La tradition et le génie de Leonardo da Vinci

N. Lygeros




De nos jours, il est habituel d’opposer la tradition au génie en montrant combien la première est conservatrice et combien le second est révolutionnaire. La mise en place de cette séparation, ne fait que montrer notre incompréhension de la nature profonde de ces deux notions. La solution de ce problème nous est donnée par l’éclectisme de Leonardo da Vinci.

Dans son traité de la peinture, le maître n’hésite pas à emprunter tout un passage - vie une traduction presque littérale - de l’Optique de John Peckham qui est mort en 1292. Fait-il preuve de génie ou suit-il la tradition en exploitant ce texte pour son propre traité ? En réalité il effectue les deux ensemble. Le génie de Leonardo da Vinci ne craint pas la tradition. Il la connaît car il l’a apprise. Il utilise ce qu’il y a de beau en elle mais vérifie à chaque fois ce qu’elle a de vrai. Il ne se contente pas de recopier. Il choisit ce qu’il y a de meilleur pour lui afin de produire ce qu’il y a de meilleur pour les autres. C’est son éclectisme qui lui permet de transcender en transgressant les frontières étroites de la séparation entre la tradition et le génie. Il aime citer ce qu’il y a de beau afin de renforcer ses arguments.

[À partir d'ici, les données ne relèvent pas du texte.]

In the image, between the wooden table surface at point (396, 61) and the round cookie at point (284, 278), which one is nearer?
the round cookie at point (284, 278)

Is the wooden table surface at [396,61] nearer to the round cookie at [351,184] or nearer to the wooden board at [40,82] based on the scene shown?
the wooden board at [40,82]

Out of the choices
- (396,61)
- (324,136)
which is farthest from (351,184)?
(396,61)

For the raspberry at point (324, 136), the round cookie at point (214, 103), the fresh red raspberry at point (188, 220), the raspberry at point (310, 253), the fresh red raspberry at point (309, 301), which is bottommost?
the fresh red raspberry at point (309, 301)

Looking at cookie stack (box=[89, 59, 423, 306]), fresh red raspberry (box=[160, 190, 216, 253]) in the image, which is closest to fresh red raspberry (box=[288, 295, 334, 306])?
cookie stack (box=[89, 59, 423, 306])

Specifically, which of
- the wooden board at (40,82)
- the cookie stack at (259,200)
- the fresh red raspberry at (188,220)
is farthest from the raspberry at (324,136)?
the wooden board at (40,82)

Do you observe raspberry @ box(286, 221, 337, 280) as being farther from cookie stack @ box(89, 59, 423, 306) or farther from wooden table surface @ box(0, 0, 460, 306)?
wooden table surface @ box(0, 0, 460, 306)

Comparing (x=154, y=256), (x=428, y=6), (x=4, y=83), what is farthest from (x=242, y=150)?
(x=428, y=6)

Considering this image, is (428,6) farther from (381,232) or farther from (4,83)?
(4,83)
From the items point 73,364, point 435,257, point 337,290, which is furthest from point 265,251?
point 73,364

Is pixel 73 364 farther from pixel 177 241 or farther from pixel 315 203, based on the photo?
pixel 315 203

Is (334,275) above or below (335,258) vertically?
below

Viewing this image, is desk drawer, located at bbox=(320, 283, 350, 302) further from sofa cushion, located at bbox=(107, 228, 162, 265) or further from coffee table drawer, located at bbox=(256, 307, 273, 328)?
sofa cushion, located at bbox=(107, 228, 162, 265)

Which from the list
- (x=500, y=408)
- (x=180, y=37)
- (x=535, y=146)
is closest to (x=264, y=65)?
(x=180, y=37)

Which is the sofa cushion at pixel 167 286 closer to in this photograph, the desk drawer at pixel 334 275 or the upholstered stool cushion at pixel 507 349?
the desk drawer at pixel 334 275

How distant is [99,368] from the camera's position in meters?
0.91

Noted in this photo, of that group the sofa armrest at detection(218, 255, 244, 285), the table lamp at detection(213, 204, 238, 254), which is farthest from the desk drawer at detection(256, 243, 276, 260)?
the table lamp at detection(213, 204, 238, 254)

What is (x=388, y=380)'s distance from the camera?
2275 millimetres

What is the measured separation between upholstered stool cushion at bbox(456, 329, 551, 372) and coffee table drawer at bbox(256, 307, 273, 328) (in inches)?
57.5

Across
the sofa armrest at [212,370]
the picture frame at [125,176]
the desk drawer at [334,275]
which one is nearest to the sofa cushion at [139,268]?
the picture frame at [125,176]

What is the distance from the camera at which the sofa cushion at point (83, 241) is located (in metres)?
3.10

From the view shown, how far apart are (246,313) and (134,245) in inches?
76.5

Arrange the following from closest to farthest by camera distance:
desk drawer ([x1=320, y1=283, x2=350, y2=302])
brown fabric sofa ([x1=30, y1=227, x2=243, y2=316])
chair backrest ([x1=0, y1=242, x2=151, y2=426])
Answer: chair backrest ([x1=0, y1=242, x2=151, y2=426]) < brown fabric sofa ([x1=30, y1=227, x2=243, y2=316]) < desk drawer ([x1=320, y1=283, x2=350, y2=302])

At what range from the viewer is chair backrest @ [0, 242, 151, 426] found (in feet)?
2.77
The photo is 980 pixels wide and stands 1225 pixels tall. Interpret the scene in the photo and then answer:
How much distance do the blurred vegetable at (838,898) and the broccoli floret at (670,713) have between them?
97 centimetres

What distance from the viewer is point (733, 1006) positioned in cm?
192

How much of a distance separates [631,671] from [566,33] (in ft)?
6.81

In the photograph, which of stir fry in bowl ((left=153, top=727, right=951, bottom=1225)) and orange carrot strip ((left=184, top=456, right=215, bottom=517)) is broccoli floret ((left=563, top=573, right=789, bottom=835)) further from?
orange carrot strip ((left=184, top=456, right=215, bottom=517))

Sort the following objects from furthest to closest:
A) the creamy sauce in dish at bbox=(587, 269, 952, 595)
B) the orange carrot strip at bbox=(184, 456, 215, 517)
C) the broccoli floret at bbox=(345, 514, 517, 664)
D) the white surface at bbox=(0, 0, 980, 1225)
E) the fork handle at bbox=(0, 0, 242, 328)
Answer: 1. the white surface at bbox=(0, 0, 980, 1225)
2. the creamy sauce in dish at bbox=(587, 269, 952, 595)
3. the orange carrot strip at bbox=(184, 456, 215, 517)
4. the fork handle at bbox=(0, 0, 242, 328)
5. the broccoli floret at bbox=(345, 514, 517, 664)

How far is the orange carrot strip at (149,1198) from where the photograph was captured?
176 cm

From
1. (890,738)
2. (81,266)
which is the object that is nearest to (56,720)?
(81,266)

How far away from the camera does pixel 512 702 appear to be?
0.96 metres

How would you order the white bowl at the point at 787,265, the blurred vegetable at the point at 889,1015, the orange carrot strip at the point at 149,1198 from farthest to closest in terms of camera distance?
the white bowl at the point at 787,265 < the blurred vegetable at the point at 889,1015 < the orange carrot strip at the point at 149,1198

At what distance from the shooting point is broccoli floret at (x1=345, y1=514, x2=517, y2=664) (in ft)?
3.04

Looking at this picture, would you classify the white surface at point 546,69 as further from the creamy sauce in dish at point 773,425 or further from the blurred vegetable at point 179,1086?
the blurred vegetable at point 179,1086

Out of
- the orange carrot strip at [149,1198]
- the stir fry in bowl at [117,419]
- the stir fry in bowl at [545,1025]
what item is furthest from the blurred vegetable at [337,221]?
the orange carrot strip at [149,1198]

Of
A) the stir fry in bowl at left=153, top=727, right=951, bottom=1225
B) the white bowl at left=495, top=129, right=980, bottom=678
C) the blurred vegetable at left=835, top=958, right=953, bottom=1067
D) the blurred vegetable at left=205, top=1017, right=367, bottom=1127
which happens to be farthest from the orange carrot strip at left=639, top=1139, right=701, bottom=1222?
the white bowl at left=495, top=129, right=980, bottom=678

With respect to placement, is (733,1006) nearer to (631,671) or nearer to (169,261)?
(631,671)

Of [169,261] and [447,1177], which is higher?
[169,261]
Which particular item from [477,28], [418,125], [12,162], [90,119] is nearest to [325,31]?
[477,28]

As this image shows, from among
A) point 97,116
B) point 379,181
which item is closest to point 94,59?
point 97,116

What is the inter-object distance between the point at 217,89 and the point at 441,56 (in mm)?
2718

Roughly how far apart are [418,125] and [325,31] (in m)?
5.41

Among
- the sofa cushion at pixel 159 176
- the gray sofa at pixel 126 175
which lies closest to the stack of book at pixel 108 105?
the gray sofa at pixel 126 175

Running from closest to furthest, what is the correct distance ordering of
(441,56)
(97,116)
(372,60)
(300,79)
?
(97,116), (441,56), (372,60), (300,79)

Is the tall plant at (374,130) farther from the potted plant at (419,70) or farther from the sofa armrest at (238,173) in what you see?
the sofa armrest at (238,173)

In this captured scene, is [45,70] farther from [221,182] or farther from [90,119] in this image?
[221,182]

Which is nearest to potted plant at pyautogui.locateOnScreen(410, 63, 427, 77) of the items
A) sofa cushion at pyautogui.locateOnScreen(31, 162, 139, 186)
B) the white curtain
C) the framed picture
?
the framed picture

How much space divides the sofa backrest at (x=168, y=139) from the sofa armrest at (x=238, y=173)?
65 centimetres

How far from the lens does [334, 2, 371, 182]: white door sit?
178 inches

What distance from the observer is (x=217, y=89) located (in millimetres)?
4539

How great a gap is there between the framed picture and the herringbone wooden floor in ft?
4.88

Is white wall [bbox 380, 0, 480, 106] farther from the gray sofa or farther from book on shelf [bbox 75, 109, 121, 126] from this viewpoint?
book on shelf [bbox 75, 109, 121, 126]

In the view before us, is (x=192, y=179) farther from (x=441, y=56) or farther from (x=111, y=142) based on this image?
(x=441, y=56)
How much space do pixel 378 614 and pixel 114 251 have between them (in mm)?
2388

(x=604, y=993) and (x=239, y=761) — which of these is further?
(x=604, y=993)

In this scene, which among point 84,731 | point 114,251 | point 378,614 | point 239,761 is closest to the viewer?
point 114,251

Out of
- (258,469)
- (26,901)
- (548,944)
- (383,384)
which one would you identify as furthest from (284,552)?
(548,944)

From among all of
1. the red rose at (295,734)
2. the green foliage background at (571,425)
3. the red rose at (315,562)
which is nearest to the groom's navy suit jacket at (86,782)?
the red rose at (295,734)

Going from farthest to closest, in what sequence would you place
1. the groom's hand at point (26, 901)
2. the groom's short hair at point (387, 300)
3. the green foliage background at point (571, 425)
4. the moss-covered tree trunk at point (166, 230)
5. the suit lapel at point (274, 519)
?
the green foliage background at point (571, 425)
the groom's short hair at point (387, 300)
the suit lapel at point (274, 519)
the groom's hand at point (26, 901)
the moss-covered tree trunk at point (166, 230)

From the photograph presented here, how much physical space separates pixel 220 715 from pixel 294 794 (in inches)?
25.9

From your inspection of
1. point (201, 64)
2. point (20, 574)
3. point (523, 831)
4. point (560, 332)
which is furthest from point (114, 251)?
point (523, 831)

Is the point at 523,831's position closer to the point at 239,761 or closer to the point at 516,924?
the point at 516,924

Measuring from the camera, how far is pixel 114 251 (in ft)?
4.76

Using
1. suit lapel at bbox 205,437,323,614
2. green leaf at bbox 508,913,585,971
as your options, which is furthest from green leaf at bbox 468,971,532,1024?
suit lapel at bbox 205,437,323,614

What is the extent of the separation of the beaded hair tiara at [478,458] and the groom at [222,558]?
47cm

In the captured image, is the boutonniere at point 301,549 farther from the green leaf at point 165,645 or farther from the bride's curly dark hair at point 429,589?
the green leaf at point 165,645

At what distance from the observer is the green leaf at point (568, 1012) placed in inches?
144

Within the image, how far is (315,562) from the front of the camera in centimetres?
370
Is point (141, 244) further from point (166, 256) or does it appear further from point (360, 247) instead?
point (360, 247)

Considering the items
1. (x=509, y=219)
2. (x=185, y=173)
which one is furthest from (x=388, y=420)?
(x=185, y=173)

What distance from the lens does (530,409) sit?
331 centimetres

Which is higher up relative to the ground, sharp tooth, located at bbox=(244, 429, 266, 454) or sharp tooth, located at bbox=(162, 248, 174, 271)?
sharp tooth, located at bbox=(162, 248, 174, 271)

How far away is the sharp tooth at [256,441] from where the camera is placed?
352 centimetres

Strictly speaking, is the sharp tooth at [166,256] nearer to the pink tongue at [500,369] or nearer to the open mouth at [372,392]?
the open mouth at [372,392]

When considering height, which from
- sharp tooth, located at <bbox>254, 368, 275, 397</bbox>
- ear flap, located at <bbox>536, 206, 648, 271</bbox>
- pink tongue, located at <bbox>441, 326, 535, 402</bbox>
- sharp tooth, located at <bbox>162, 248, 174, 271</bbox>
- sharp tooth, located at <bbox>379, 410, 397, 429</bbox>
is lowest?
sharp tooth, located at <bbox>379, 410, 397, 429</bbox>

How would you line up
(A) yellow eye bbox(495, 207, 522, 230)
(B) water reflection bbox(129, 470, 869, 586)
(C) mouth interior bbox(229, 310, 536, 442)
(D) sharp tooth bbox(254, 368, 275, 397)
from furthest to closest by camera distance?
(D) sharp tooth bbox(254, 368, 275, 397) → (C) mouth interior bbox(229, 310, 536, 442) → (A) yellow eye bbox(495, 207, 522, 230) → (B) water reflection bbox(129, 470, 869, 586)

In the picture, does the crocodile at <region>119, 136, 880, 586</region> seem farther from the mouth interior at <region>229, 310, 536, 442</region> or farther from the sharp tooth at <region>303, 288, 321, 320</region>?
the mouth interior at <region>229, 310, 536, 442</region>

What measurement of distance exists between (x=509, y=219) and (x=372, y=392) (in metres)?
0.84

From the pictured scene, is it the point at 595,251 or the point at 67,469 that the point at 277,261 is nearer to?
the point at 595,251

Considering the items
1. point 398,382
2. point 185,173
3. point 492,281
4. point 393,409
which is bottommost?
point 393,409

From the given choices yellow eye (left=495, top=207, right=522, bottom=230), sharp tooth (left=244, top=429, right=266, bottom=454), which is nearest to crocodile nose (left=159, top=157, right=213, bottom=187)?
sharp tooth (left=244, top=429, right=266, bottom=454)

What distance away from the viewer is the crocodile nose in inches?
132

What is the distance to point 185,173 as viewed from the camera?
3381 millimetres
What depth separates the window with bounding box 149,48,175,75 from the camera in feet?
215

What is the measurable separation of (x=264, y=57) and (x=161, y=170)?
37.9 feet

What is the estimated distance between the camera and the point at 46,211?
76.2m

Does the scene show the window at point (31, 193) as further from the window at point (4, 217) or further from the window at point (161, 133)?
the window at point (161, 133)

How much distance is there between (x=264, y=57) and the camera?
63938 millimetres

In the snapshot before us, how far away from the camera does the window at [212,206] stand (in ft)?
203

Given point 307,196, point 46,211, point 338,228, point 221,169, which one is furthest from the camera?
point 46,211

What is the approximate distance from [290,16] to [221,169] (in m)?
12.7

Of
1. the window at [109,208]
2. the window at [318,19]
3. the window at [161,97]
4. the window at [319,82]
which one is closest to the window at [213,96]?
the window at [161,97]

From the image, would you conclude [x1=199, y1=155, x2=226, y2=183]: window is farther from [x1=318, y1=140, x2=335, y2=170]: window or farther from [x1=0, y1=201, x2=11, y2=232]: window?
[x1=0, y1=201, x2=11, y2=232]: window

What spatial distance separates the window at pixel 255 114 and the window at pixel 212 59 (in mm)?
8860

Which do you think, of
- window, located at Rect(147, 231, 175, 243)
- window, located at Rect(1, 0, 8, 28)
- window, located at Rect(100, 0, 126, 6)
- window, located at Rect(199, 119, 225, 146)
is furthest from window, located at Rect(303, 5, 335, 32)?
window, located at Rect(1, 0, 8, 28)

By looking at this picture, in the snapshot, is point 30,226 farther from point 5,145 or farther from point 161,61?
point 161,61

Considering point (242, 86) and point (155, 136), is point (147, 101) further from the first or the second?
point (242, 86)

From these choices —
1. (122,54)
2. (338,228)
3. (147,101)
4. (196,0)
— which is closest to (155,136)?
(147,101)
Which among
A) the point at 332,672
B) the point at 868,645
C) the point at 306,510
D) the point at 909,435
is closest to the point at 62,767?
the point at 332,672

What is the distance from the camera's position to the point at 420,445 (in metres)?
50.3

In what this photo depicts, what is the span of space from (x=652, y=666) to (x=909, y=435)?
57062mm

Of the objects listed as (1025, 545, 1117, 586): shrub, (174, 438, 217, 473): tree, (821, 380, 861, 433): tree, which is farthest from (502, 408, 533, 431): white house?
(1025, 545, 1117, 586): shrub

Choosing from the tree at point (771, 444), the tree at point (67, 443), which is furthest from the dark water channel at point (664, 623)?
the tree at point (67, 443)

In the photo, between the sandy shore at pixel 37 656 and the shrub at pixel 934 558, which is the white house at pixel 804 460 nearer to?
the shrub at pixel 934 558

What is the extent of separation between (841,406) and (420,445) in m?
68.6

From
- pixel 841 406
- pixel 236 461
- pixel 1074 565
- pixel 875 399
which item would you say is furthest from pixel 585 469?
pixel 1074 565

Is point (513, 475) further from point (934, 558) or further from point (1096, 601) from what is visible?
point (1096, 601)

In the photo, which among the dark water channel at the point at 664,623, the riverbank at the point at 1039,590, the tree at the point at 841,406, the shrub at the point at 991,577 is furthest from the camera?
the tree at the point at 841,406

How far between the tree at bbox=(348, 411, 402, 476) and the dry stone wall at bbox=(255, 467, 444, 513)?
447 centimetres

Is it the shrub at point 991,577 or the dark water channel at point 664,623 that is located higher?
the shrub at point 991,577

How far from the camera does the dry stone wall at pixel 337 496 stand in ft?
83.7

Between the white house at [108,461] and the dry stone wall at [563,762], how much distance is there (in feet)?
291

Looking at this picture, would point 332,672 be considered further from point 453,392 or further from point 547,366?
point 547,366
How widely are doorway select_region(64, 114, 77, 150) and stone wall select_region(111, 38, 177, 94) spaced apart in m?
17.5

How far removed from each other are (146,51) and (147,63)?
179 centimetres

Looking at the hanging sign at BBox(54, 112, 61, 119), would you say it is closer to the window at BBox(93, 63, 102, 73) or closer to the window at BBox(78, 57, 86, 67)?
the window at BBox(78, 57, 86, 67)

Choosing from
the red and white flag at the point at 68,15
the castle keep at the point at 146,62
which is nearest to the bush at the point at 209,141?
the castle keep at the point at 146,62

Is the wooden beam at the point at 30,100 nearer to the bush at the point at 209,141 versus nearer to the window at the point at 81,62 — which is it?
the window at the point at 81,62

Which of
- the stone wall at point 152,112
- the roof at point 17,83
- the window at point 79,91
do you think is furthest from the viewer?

S’il ne peut l’écrire de manière plus claire alors il le traduit presque littéralement afin de conserver l’esprit de l’écrit. En l’occurrence, il considère que le texte de John Peckham va dans le sens de sa pensée. Aussi il ne tente pas de le maquiller pour cacher sa référence. Il choisit le matériau qui lui convient pour élaborer sa propre pensée. Son génie est capable de déceler dans la tradition, le substrat cognitif nécessaire à sa création.

« Parmi les causes et agents naturels étudiés, la lumière donne le plus de joie à ceux qui la considèrent ; parmi les titres de gloire des mathématiques, c’est la certitude de la démonstration qui élève le plus haut l’esprit du chercheur. »

L’utilisation de cette citation ne fait que démontrer la fascination mathématique de Leonardo da Vinci pour la lumière. Seulement comment ne pas réaliser que l’étude de la lumière appartient à une tradition qui traverse les temps ?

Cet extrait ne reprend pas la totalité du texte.